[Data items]
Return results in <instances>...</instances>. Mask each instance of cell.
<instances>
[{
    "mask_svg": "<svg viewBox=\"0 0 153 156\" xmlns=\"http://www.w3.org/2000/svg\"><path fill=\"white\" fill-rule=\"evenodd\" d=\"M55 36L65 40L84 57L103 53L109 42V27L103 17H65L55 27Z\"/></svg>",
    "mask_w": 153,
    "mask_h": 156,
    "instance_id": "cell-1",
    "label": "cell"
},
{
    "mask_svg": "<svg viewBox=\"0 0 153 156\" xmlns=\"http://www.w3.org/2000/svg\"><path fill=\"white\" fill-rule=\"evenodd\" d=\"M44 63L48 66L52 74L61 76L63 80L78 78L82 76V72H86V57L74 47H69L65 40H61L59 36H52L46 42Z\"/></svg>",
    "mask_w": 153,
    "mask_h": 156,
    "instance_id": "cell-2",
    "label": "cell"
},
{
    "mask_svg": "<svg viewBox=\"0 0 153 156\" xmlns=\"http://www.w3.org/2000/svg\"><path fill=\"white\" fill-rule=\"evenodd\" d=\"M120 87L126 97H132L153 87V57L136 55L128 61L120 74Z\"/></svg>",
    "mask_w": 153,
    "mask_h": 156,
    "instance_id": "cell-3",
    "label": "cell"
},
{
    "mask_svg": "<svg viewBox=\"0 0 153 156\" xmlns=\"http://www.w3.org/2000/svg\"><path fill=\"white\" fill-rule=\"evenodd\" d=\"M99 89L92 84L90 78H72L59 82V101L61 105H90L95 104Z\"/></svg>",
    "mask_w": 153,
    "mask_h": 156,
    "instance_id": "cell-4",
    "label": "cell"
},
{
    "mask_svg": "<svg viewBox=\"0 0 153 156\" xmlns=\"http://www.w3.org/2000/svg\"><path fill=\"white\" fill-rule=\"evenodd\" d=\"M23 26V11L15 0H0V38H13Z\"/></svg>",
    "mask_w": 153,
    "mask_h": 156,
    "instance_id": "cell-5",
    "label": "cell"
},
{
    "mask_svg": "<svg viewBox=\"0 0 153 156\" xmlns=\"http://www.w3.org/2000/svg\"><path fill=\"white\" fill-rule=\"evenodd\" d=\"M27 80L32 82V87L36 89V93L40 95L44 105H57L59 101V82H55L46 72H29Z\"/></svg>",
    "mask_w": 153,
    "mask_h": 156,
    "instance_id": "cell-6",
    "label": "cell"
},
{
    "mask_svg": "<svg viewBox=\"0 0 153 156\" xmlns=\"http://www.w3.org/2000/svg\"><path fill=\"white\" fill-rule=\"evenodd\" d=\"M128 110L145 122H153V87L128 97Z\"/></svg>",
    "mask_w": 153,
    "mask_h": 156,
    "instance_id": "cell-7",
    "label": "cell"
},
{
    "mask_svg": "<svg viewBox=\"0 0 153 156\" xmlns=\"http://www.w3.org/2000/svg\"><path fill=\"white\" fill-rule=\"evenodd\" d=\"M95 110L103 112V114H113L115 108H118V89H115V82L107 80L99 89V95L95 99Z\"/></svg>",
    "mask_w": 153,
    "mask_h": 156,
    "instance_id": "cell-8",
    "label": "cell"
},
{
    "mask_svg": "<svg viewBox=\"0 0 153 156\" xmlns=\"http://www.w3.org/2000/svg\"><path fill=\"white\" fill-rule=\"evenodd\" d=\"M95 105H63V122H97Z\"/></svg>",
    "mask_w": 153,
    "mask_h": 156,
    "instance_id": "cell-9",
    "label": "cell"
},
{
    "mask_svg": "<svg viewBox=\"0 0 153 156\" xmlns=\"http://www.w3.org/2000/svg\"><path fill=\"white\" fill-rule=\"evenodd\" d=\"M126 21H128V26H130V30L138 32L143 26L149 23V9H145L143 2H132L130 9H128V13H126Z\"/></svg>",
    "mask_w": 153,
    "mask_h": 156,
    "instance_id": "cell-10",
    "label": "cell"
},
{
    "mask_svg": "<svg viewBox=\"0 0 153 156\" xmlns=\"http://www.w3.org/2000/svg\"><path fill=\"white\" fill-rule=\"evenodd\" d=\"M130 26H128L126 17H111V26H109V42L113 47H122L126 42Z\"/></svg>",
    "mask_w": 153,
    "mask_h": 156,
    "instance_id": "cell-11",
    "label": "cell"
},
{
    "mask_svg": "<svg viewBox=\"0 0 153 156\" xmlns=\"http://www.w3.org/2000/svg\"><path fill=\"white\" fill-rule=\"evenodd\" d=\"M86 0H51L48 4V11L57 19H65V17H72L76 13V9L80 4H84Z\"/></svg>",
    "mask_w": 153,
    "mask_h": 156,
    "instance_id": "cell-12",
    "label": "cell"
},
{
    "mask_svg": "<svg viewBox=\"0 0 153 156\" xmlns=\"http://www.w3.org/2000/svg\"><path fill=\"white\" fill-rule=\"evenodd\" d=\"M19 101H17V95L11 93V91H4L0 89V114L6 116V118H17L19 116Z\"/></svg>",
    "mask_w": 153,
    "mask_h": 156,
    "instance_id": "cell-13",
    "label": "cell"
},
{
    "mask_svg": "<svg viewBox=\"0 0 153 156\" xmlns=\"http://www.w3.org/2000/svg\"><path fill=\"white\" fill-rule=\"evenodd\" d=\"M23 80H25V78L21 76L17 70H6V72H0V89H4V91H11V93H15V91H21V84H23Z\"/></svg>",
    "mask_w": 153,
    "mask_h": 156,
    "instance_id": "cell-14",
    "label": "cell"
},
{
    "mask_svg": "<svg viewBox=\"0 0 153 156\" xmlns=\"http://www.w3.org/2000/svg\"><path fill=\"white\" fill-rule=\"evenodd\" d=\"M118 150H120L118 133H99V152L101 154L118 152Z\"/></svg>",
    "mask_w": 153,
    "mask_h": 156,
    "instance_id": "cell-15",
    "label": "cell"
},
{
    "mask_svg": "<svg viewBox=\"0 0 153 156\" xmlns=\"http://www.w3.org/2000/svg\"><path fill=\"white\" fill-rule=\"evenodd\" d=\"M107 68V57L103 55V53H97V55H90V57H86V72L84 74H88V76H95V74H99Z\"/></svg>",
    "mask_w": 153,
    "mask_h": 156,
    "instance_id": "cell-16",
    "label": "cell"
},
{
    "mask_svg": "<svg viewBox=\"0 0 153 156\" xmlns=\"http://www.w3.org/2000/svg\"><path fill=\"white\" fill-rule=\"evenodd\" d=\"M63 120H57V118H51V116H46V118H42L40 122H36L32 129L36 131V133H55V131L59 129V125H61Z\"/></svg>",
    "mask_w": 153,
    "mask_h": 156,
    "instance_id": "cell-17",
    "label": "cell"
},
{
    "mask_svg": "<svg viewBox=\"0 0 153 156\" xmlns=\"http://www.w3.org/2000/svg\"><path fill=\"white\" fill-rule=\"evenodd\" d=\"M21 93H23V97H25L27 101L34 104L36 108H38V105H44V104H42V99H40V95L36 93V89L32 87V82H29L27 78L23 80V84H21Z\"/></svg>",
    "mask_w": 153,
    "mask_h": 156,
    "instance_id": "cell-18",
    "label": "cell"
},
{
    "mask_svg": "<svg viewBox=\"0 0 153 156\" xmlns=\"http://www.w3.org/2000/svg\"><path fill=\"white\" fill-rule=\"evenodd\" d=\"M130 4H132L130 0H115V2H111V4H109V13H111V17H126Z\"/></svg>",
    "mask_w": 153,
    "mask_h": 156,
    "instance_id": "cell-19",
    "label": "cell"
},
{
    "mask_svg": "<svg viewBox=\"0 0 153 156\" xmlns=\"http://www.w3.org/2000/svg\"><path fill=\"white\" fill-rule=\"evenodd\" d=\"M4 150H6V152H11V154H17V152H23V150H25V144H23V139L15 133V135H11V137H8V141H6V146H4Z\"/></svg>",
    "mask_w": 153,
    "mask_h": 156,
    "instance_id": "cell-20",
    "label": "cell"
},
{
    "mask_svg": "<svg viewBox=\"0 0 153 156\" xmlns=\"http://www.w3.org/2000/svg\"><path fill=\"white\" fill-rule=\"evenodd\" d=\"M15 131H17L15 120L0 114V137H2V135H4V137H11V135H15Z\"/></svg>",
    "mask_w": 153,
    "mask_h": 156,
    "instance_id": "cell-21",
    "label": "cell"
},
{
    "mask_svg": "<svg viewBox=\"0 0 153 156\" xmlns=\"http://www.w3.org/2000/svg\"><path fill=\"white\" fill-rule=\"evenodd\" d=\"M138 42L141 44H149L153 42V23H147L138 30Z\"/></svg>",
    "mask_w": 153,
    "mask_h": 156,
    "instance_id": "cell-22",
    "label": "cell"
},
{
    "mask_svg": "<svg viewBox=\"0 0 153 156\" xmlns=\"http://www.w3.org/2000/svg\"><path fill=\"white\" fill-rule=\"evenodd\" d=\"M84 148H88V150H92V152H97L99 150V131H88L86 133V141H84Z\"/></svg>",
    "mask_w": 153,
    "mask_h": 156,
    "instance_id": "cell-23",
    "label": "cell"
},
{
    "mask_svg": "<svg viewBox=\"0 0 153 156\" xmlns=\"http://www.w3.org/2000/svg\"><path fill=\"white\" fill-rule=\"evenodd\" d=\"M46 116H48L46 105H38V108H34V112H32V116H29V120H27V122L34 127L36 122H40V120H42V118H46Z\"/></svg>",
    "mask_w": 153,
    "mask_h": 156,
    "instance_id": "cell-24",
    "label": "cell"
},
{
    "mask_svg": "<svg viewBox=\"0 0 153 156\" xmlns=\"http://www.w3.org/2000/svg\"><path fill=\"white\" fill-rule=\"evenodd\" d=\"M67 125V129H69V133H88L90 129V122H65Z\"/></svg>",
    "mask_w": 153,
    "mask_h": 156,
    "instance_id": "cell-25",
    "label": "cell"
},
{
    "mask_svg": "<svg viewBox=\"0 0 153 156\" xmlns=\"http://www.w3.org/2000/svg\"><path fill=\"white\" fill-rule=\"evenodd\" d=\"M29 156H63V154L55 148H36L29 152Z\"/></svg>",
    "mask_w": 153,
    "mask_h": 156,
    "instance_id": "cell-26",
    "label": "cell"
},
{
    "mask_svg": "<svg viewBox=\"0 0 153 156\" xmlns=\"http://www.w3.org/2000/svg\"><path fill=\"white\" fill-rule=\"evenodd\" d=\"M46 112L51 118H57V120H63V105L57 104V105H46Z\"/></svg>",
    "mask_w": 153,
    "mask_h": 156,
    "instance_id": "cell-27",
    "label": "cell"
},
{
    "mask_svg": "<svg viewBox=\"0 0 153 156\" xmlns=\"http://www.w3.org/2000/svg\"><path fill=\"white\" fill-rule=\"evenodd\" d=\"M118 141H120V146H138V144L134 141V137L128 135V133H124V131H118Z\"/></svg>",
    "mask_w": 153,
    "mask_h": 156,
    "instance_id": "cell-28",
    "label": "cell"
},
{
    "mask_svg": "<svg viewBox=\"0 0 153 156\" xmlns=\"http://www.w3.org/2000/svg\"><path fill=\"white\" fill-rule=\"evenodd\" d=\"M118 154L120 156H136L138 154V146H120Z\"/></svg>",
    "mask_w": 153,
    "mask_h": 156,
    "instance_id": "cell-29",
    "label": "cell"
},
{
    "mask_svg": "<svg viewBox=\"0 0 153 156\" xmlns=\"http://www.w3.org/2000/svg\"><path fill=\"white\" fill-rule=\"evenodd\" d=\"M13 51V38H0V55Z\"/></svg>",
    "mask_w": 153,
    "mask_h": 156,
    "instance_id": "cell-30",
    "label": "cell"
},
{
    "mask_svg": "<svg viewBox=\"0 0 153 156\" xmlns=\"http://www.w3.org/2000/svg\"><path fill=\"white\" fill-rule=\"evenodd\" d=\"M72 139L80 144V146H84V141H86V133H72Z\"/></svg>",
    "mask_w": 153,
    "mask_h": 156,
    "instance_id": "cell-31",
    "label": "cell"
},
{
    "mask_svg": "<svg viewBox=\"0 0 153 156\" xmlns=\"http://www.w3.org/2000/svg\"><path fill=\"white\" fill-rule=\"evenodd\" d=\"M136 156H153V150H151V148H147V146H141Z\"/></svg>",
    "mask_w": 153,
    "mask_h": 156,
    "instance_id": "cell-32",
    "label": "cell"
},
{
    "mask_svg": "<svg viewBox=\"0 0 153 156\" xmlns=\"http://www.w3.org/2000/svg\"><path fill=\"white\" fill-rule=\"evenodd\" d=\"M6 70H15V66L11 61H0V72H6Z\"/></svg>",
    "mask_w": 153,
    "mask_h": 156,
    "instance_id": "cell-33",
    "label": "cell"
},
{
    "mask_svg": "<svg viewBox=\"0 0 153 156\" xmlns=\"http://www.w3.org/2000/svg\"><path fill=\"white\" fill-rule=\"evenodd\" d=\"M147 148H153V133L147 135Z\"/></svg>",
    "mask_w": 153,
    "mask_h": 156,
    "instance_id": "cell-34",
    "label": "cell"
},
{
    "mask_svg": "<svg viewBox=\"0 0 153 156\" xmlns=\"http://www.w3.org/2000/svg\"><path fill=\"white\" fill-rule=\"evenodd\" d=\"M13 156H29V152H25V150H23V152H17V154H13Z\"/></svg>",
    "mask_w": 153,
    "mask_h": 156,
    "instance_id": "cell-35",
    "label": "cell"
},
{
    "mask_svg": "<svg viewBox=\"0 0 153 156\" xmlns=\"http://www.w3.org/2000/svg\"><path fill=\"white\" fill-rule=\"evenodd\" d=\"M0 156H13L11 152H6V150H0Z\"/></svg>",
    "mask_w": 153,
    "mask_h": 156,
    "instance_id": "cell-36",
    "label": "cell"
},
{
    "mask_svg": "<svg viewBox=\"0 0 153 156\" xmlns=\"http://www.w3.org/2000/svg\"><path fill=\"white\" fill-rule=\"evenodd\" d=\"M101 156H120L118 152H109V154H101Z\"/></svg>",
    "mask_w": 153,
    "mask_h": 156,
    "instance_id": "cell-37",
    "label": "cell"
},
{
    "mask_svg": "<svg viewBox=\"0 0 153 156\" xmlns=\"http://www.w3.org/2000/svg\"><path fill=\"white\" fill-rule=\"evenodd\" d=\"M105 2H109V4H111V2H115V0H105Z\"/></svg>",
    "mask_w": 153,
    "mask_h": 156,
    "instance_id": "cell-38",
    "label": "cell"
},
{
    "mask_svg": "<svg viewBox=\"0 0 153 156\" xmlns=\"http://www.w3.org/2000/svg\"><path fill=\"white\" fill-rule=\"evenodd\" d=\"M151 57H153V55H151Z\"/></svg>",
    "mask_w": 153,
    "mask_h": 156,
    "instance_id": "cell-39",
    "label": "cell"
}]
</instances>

▶ **Objective**
Please lay out the lines from the first one through the line containing "36L65 40L84 57L103" as a JSON list of strings, one string per line and no blank lines.

▶ **Solved problem**
[
  "Return results in <instances>...</instances>. Mask each instance of cell.",
  "<instances>",
  "[{",
  "    \"mask_svg\": \"<svg viewBox=\\\"0 0 153 156\\\" xmlns=\\\"http://www.w3.org/2000/svg\\\"><path fill=\\\"white\\\" fill-rule=\\\"evenodd\\\" d=\\\"M55 36L65 40L84 57L103 53L109 42V27L103 17H65L55 27Z\\\"/></svg>\","
]